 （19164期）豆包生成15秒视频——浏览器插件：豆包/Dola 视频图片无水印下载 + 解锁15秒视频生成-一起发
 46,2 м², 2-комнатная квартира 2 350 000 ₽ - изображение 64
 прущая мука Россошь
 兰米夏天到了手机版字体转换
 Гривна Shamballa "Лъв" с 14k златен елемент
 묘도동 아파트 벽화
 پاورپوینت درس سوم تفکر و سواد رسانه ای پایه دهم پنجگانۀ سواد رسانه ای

# # #

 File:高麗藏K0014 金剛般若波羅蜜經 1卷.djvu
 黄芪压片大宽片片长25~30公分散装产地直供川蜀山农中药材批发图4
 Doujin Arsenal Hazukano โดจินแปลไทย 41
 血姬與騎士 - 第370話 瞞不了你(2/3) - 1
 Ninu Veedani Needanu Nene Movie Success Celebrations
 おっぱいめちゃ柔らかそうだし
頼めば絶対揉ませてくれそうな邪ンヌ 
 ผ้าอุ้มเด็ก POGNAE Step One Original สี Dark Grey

# # #

Using the material above, transcribe exactly the lines from the line with "视频图片无水印下载 + 解锁15秒视频生成-一起发" to the line with "پاورپوینت درس سوم"; both count, and nothing else goes in.

 （19164期）豆包生成15秒视频——浏览器插件：豆包/Dola 视频图片无水印下载 + 解锁15秒视频生成-一起发
 46,2 м², 2-комнатная квартира 2 350 000 ₽ - изображение 64
 прущая мука Россошь
 兰米夏天到了手机版字体转换
 Гривна Shamballa "Лъв" с 14k златен елемент
 묘도동 아파트 벽화
 پاورپوینت درس سوم تفکر و سواد رسانه ای پایه دهم پنجگانۀ سواد رسانه ای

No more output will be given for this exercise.